== WHAT YOU HAVE TO DO ==
Your answer must be the lines from the first record through the line that contains "United States, site archbold_FL-12.", copied exactly and without any pictures.

== Saved data entries ==
┄┄┄┄┄┄┄┄┄┄
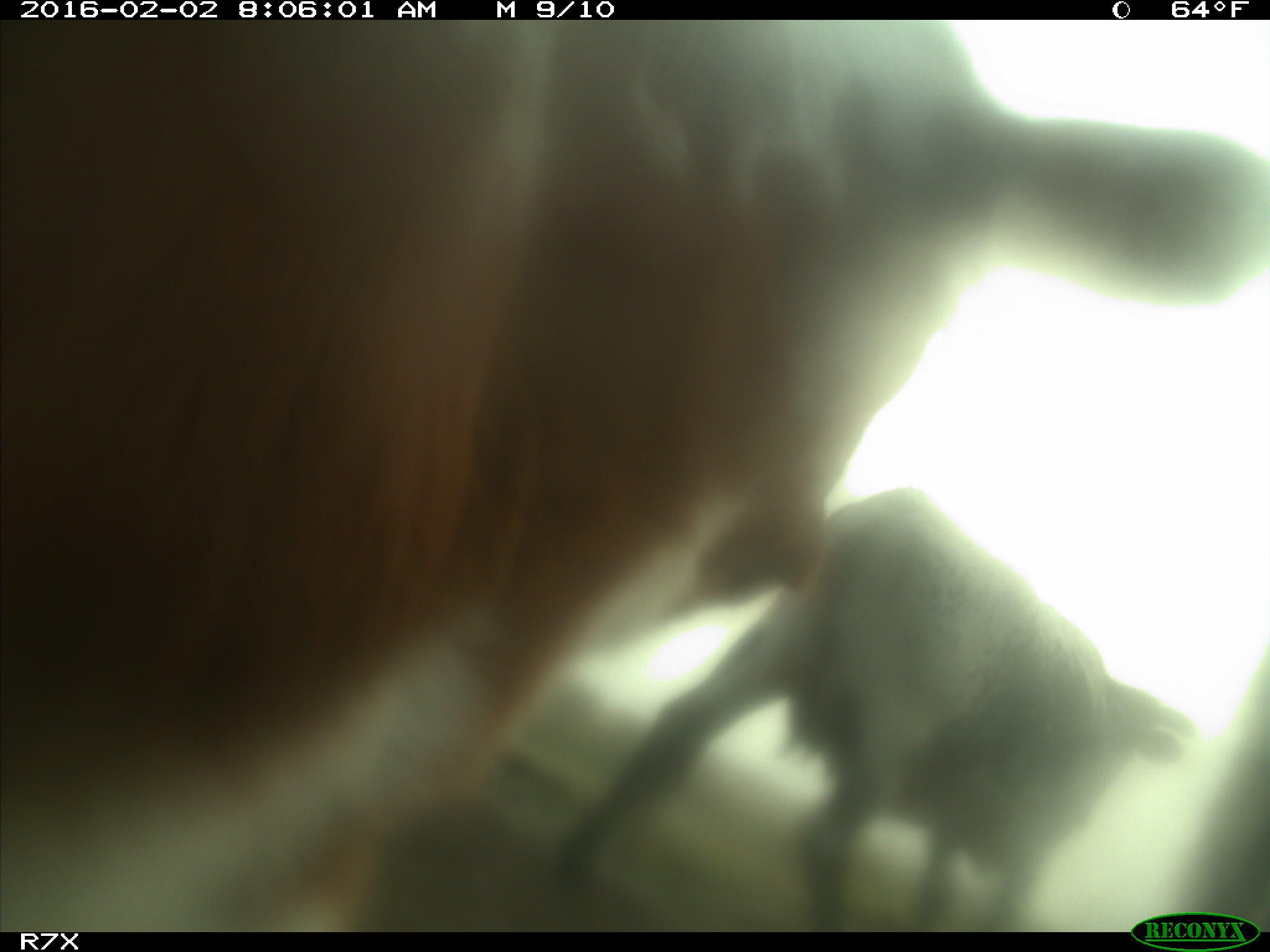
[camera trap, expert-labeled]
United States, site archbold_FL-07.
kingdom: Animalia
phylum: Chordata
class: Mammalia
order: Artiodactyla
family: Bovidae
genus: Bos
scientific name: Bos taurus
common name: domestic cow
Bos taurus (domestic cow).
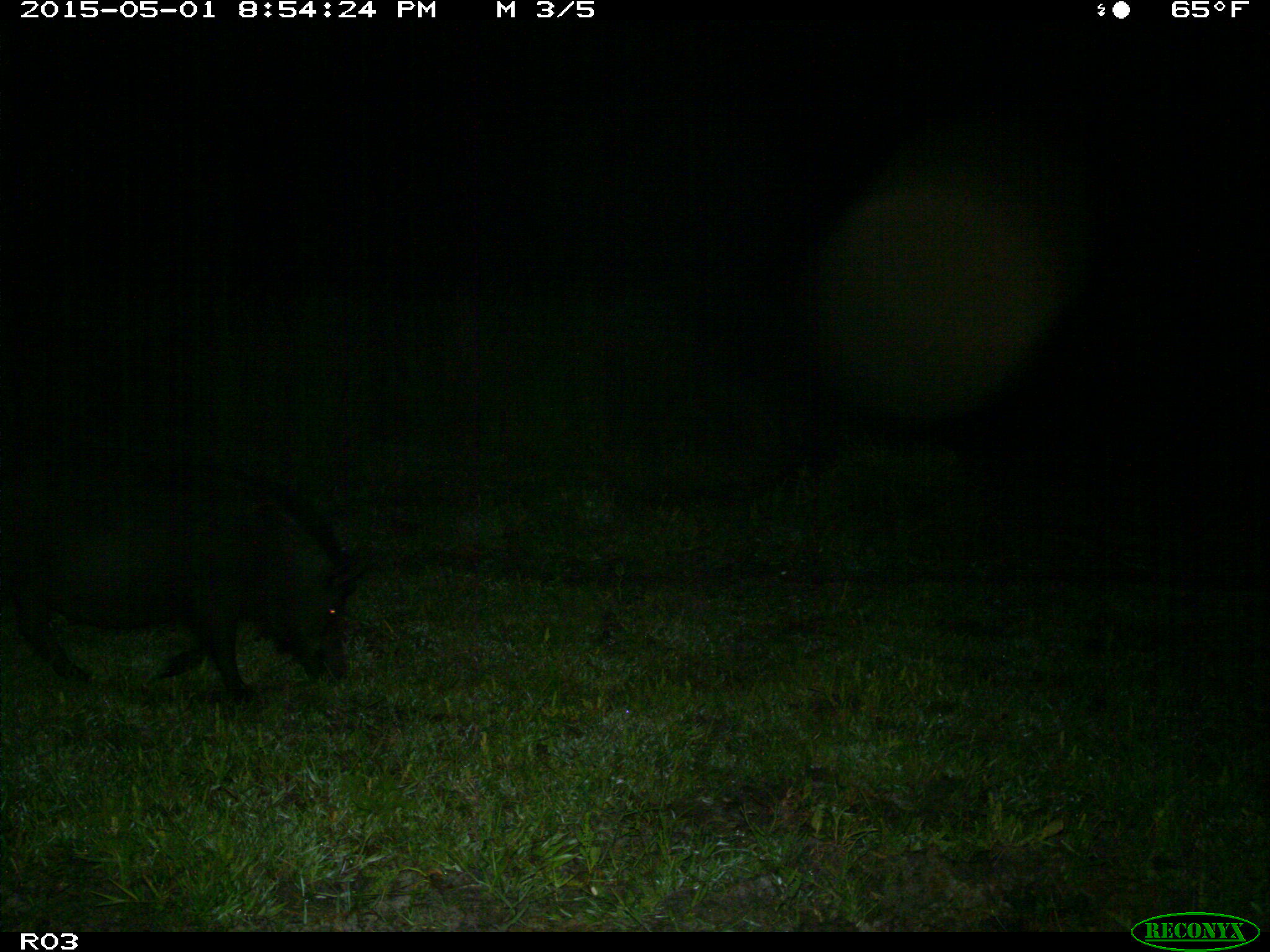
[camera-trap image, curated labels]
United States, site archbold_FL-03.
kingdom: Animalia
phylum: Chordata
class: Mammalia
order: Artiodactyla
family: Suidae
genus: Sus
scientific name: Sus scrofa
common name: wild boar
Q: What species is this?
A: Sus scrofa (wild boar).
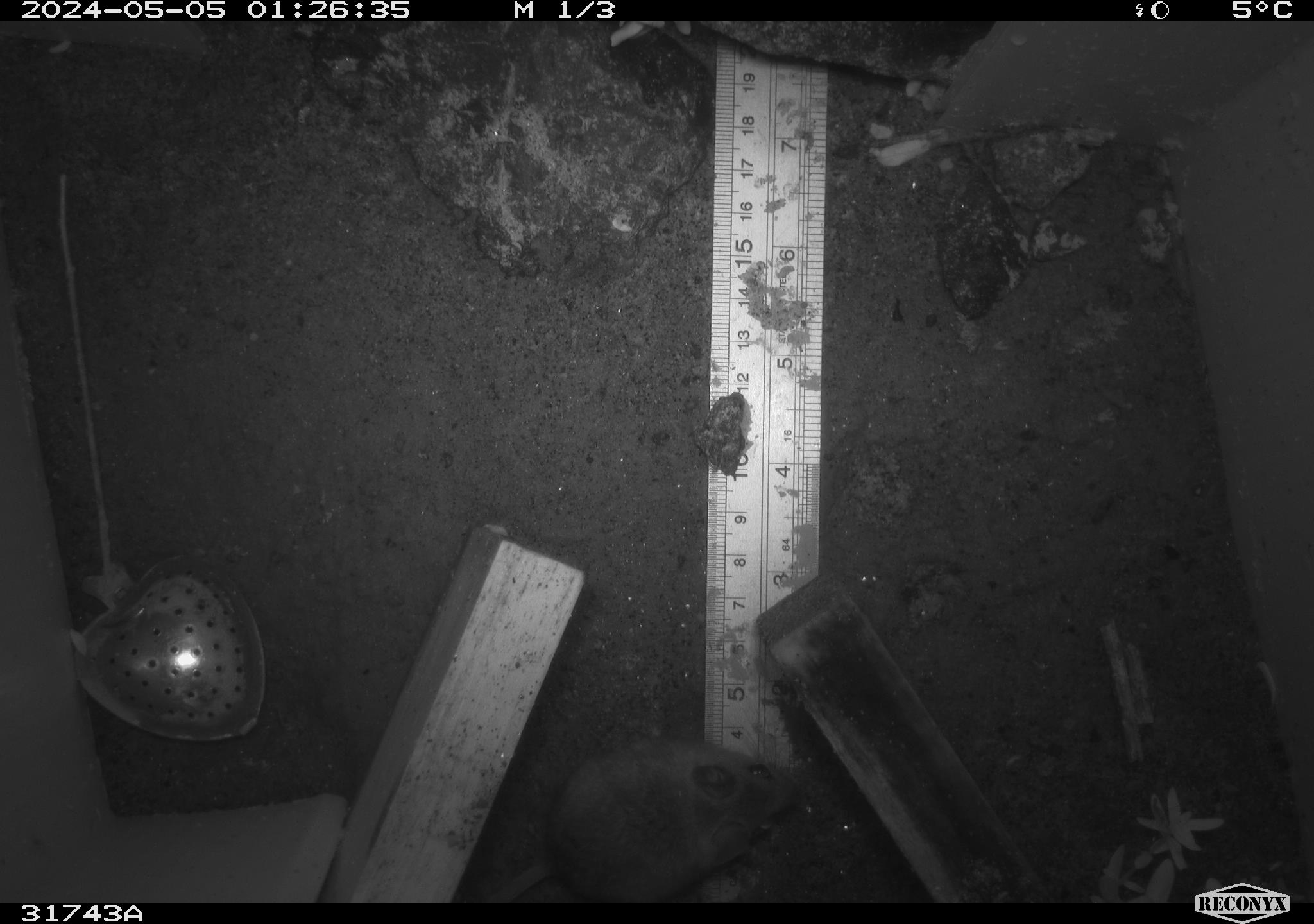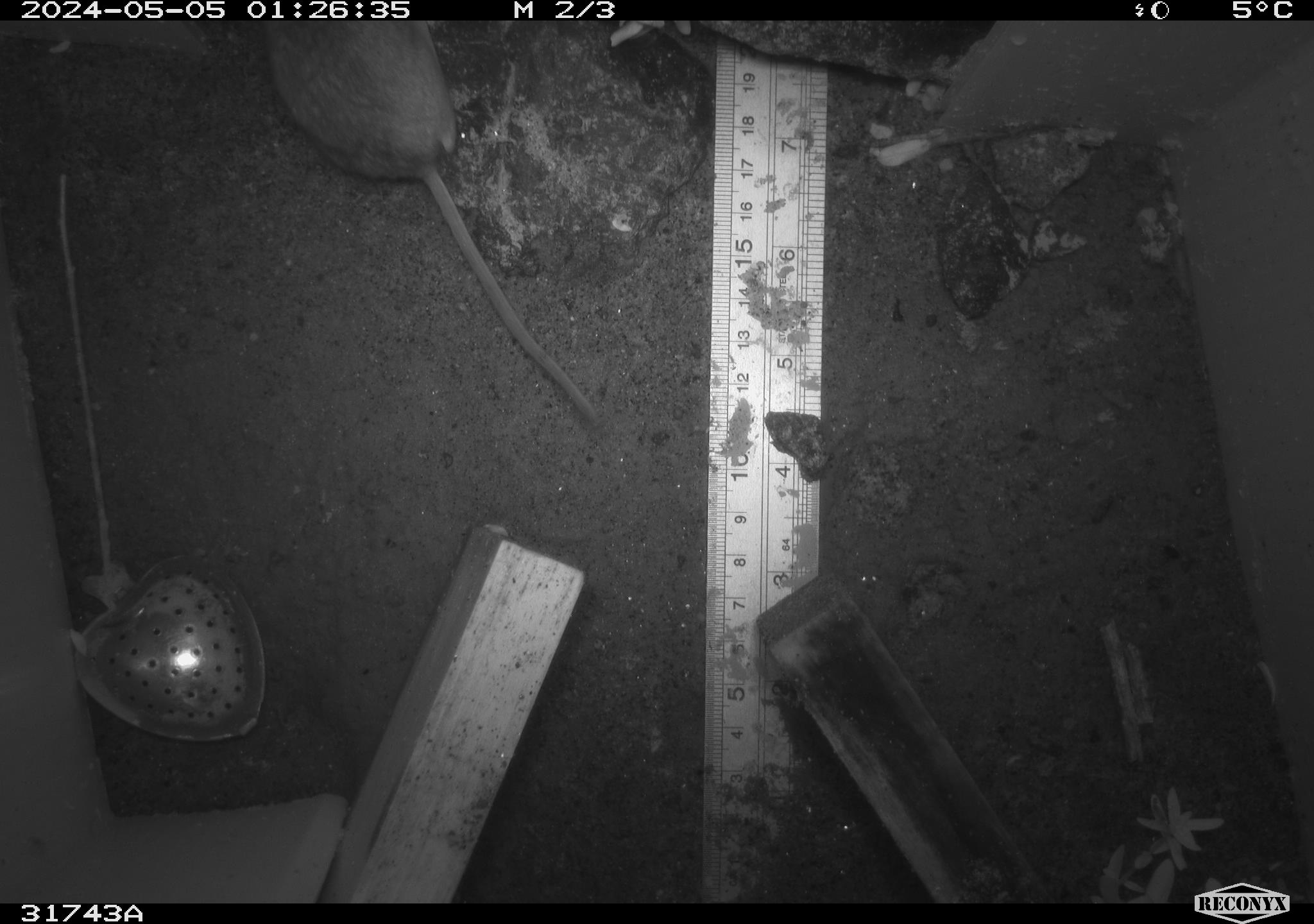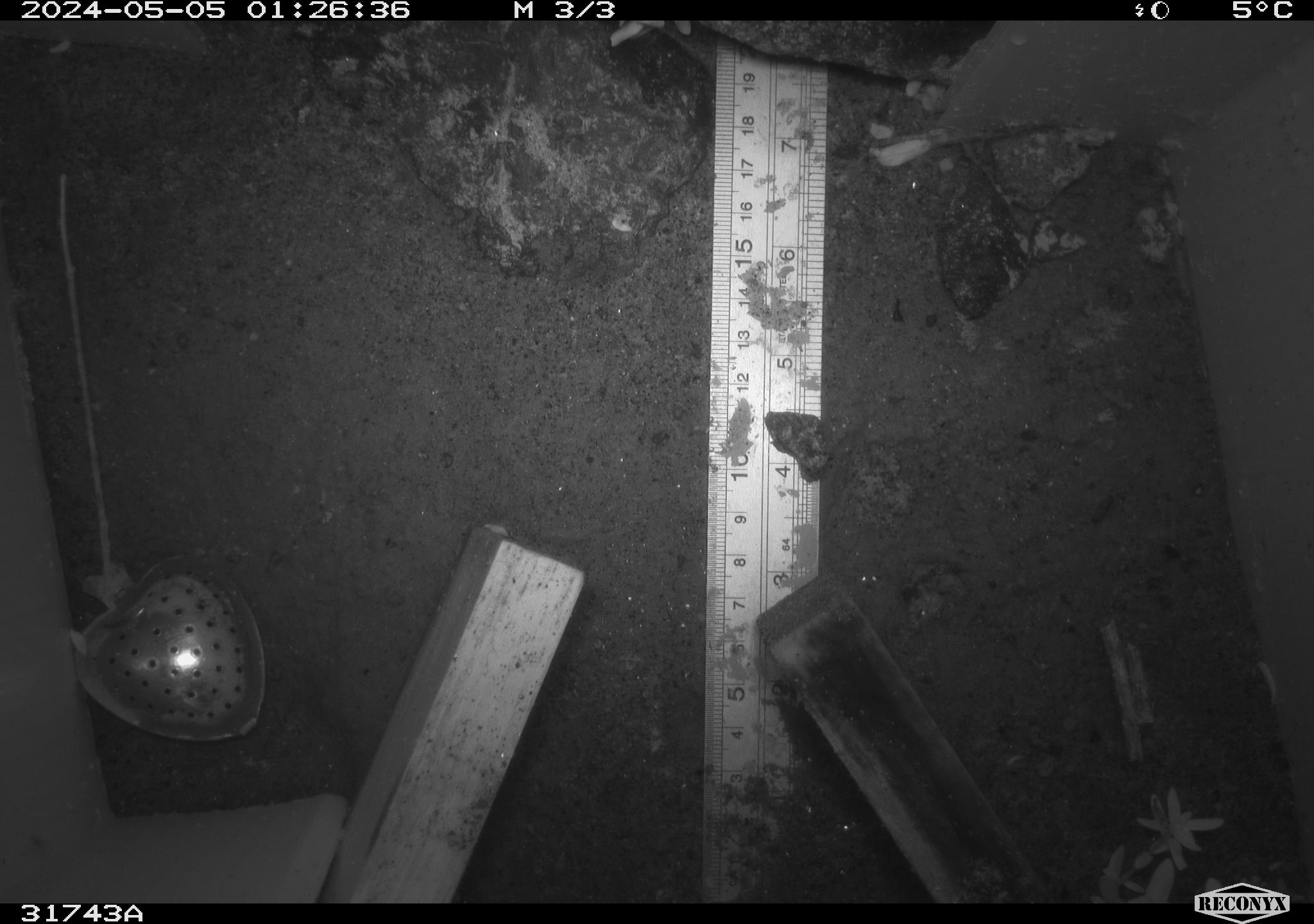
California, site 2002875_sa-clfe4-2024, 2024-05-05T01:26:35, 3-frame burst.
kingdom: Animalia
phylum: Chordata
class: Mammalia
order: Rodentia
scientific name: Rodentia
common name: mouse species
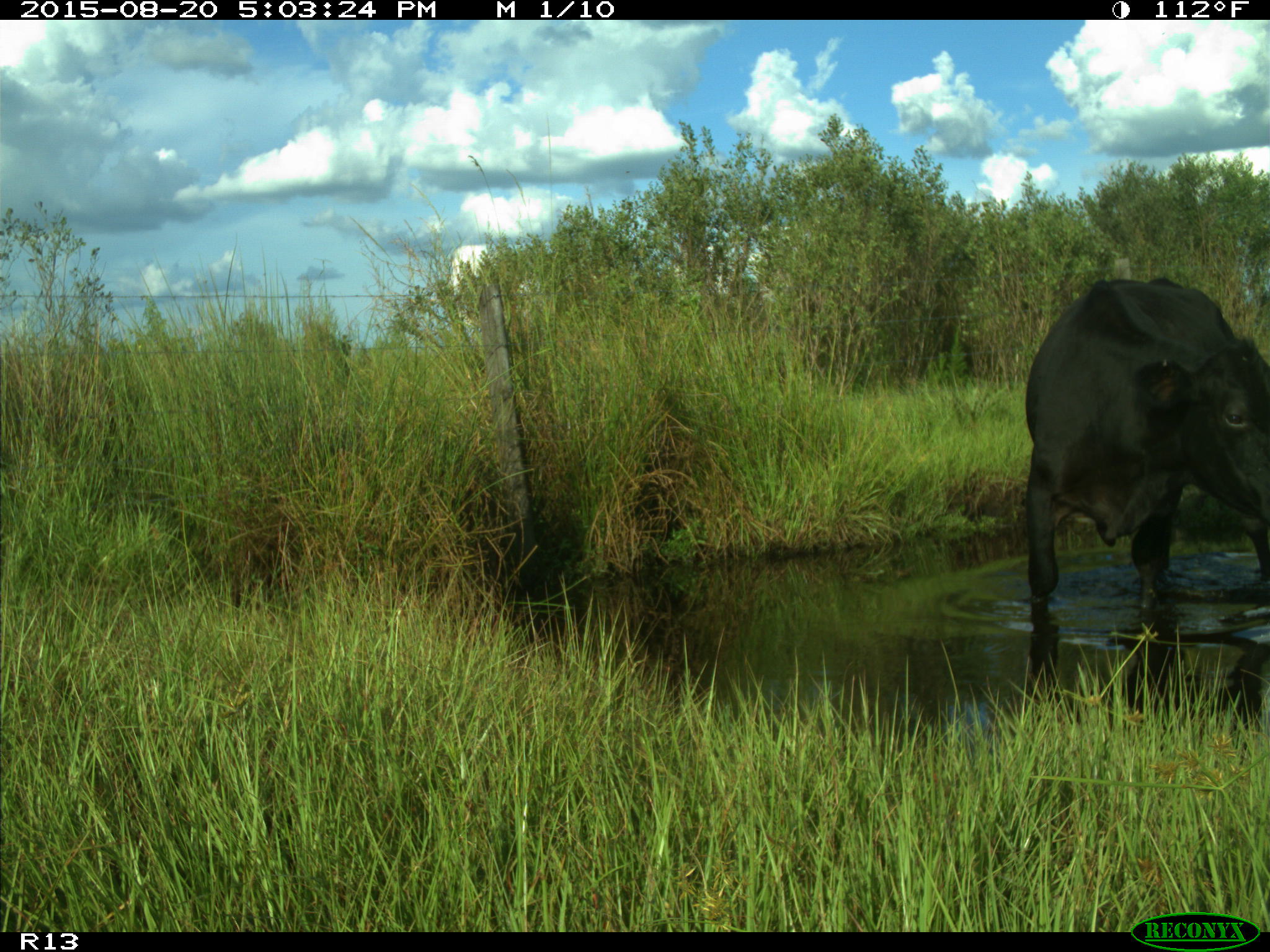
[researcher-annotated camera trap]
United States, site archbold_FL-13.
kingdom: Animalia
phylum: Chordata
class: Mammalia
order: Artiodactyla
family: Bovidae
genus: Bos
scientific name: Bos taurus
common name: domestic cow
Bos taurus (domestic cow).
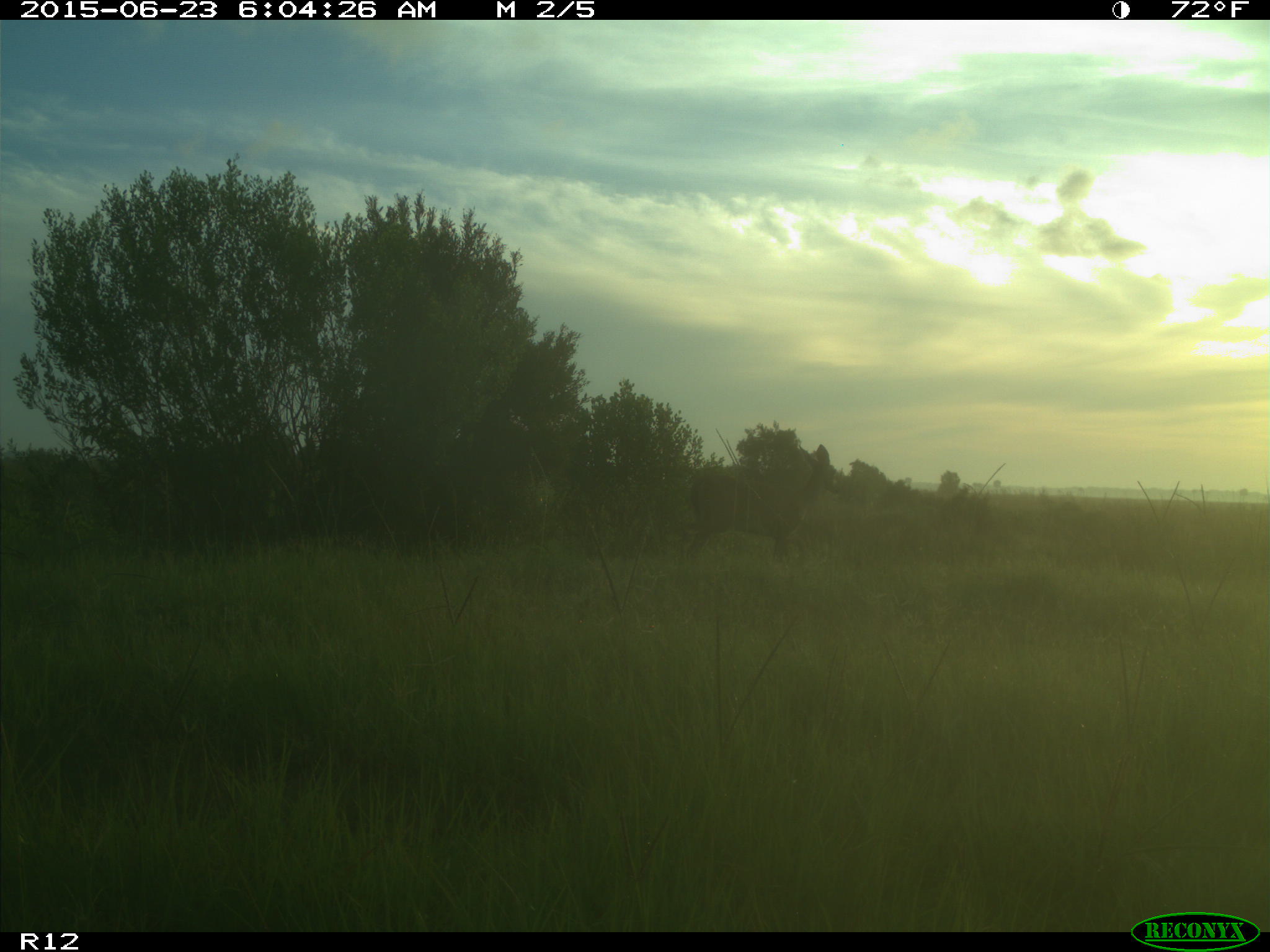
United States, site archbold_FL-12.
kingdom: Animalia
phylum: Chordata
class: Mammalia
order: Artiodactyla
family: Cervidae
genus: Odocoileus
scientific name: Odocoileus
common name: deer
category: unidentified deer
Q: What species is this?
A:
┄┄┄┄┄┄┄┄┄┄
== SOLUTION ==
[camera trap, expert-labeled]
United States, site archbold_FL-07.
kingdom: Animalia
phylum: Chordata
class: Mammalia
order: Artiodactyla
family: Bovidae
genus: Bos
scientific name: Bos taurus
common name: domestic cow
Bos taurus (domestic cow).
[camera-trap image, curated labels]
United States, site archbold_FL-03.
kingdom: Animalia
phylum: Chordata
class: Mammalia
order: Artiodactyla
family: Suidae
genus: Sus
scientific name: Sus scrofa
common name: wild boar
Q: What species is this?
A: Sus scrofa (wild boar).
California, site 2002875_sa-clfe4-2024, 2024-05-05T01:26:35, 3-frame burst.
kingdom: Animalia
phylum: Chordata
class: Mammalia
order: Rodentia
scientific name: Rodentia
common name: mouse species
[researcher-annotated camera trap]
United States, site archbold_FL-13.
kingdom: Animalia
phylum: Chordata
class: Mammalia
order: Artiodactyla
family: Bovidae
genus: Bos
scientific name: Bos taurus
common name: domestic cow
Bos taurus (domestic cow).
United States, site archbold_FL-12.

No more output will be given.